··· DATA SUPPLIED ···
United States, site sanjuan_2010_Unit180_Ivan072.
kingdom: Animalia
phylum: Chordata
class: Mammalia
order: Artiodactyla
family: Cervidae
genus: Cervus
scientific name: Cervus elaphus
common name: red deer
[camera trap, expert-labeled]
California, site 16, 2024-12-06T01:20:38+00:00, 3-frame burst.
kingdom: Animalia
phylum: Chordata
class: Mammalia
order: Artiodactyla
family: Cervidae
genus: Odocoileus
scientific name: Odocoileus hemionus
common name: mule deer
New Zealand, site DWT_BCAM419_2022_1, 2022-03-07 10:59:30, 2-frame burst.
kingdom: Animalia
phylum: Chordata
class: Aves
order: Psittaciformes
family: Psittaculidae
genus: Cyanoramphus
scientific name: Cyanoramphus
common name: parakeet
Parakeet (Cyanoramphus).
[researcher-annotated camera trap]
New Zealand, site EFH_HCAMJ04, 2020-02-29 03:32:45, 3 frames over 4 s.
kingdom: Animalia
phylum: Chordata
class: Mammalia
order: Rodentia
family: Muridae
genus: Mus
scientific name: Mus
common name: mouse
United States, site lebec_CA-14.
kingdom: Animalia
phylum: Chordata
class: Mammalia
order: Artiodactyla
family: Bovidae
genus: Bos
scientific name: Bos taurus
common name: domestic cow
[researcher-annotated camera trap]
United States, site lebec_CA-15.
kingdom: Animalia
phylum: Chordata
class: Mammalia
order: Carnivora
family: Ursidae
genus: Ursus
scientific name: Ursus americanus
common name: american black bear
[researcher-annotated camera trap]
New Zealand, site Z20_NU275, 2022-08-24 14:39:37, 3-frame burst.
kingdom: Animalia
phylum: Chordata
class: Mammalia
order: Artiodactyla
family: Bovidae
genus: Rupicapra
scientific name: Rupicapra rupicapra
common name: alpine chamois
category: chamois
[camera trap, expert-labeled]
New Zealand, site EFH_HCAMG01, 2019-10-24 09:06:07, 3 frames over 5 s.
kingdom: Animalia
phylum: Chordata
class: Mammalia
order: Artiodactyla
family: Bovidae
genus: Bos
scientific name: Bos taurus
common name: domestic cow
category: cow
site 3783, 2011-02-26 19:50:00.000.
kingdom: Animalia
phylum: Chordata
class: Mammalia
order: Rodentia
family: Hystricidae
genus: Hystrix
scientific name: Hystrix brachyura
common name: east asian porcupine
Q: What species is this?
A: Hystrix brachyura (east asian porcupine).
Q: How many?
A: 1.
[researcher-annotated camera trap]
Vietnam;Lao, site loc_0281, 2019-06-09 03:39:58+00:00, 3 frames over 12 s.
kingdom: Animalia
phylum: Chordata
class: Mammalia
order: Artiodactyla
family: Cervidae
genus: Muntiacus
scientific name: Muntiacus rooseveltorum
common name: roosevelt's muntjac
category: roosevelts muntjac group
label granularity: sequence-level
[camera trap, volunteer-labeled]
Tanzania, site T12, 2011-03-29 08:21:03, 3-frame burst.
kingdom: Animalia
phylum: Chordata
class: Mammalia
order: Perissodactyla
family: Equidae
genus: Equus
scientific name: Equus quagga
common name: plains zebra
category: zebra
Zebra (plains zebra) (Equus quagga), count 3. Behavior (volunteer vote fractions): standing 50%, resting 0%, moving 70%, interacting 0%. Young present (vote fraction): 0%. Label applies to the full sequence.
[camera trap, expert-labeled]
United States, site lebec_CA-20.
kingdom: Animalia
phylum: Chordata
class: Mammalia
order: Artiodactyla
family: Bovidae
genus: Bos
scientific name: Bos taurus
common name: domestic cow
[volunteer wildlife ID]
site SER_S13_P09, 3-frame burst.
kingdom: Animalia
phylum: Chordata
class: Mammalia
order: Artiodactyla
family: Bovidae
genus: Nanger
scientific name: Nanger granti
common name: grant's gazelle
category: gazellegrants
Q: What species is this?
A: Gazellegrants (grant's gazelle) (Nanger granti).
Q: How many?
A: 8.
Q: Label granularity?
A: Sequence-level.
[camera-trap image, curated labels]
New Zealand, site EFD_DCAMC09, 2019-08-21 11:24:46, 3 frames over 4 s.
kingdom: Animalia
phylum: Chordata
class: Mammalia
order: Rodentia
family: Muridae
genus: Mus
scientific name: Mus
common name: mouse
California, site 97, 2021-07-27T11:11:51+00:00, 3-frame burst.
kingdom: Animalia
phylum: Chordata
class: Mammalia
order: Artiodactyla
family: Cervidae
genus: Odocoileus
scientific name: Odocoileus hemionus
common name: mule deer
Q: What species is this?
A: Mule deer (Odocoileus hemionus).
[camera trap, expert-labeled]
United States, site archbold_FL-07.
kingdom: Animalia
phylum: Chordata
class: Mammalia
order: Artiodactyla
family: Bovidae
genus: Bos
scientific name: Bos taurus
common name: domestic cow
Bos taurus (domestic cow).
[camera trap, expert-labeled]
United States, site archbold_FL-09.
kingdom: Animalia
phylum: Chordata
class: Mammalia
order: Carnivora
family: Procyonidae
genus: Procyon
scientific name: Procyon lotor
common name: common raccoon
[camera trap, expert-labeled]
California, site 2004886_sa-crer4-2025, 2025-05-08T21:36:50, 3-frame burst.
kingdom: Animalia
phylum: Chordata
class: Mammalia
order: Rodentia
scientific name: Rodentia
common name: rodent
···
== WORK REQUEST ==
Whatever appears in the material must be set down again, word for word.

== YOUR SOLUTION ==
United States, site sanjuan_2010_Unit180_Ivan072.
kingdom: Animalia
phylum: Chordata
class: Mammalia
order: Artiodactyla
family: Cervidae
genus: Cervus
scientific name: Cervus elaphus
common name: red deer
[camera trap, expert-labeled]
California, site 16, 2024-12-06T01:20:38+00:00, 3-frame burst.
kingdom: Animalia
phylum: Chordata
class: Mammalia
order: Artiodactyla
family: Cervidae
genus: Odocoileus
scientific name: Odocoileus hemionus
common name: mule deer
New Zealand, site DWT_BCAM419_2022_1, 2022-03-07 10:59:30, 2-frame burst.
kingdom: Animalia
phylum: Chordata
class: Aves
order: Psittaciformes
family: Psittaculidae
genus: Cyanoramphus
scientific name: Cyanoramphus
common name: parakeet
Parakeet (Cyanoramphus).
[researcher-annotated camera trap]
New Zealand, site EFH_HCAMJ04, 2020-02-29 03:32:45, 3 frames over 4 s.
kingdom: Animalia
phylum: Chordata
class: Mammalia
order: Rodentia
family: Muridae
genus: Mus
scientific name: Mus
common name: mouse
United States, site lebec_CA-14.
kingdom: Animalia
phylum: Chordata
class: Mammalia
order: Artiodactyla
family: Bovidae
genus: Bos
scientific name: Bos taurus
common name: domestic cow
[researcher-annotated camera trap]
United States, site lebec_CA-15.
kingdom: Animalia
phylum: Chordata
class: Mammalia
order: Carnivora
family: Ursidae
genus: Ursus
scientific name: Ursus americanus
common name: american black bear
[researcher-annotated camera trap]
New Zealand, site Z20_NU275, 2022-08-24 14:39:37, 3-frame burst.
kingdom: Animalia
phylum: Chordata
class: Mammalia
order: Artiodactyla
family: Bovidae
genus: Rupicapra
scientific name: Rupicapra rupicapra
common name: alpine chamois
category: chamois
[camera trap, expert-labeled]
New Zealand, site EFH_HCAMG01, 2019-10-24 09:06:07, 3 frames over 5 s.
kingdom: Animalia
phylum: Chordata
class: Mammalia
order: Artiodactyla
family: Bovidae
genus: Bos
scientific name: Bos taurus
common name: domestic cow
category: cow
site 3783, 2011-02-26 19:50:00.000.
kingdom: Animalia
phylum: Chordata
class: Mammalia
order: Rodentia
family: Hystricidae
genus: Hystrix
scientific name: Hystrix brachyura
common name: east asian porcupine
Q: What species is this?
A: Hystrix brachyura (east asian porcupine).
Q: How many?
A: 1.
[researcher-annotated camera trap]
Vietnam;Lao, site loc_0281, 2019-06-09 03:39:58+00:00, 3 frames over 12 s.
kingdom: Animalia
phylum: Chordata
class: Mammalia
order: Artiodactyla
family: Cervidae
genus: Muntiacus
scientific name: Muntiacus rooseveltorum
common name: roosevelt's muntjac
category: roosevelts muntjac group
label granularity: sequence-level
[camera trap, volunteer-labeled]
Tanzania, site T12, 2011-03-29 08:21:03, 3-frame burst.
kingdom: Animalia
phylum: Chordata
class: Mammalia
order: Perissodactyla
family: Equidae
genus: Equus
scientific name: Equus quagga
common name: plains zebra
category: zebra
Zebra (plains zebra) (Equus quagga), count 3. Behavior (volunteer vote fractions): standing 50%, resting 0%, moving 70%, interacting 0%. Young present (vote fraction): 0%. Label applies to the full sequence.
[camera trap, expert-labeled]
United States, site lebec_CA-20.
kingdom: Animalia
phylum: Chordata
class: Mammalia
order: Artiodactyla
family: Bovidae
genus: Bos
scientific name: Bos taurus
common name: domestic cow
[volunteer wildlife ID]
site SER_S13_P09, 3-frame burst.
kingdom: Animalia
phylum: Chordata
class: Mammalia
order: Artiodactyla
family: Bovidae
genus: Nanger
scientific name: Nanger granti
common name: grant's gazelle
category: gazellegrants
Q: What species is this?
A: Gazellegrants (grant's gazelle) (Nanger granti).
Q: How many?
A: 8.
Q: Label granularity?
A: Sequence-level.
[camera-trap image, curated labels]
New Zealand, site EFD_DCAMC09, 2019-08-21 11:24:46, 3 frames over 4 s.
kingdom: Animalia
phylum: Chordata
class: Mammalia
order: Rodentia
family: Muridae
genus: Mus
scientific name: Mus
common name: mouse
California, site 97, 2021-07-27T11:11:51+00:00, 3-frame burst.
kingdom: Animalia
phylum: Chordata
class: Mammalia
order: Artiodactyla
family: Cervidae
genus: Odocoileus
scientific name: Odocoileus hemionus
common name: mule deer
Q: What species is this?
A: Mule deer (Odocoileus hemionus).
[camera trap, expert-labeled]
United States, site archbold_FL-07.
kingdom: Animalia
phylum: Chordata
class: Mammalia
order: Artiodactyla
family: Bovidae
genus: Bos
scientific name: Bos taurus
common name: domestic cow
Bos taurus (domestic cow).
[camera trap, expert-labeled]
United States, site archbold_FL-09.
kingdom: Animalia
phylum: Chordata
class: Mammalia
order: Carnivora
family: Procyonidae
genus: Procyon
scientific name: Procyon lotor
common name: common raccoon
[camera trap, expert-labeled]
California, site 2004886_sa-crer4-2025, 2025-05-08T21:36:50, 3-frame burst.
kingdom: Animalia
phylum: Chordata
class: Mammalia
order: Rodentia
scientific name: Rodentia
common name: rodent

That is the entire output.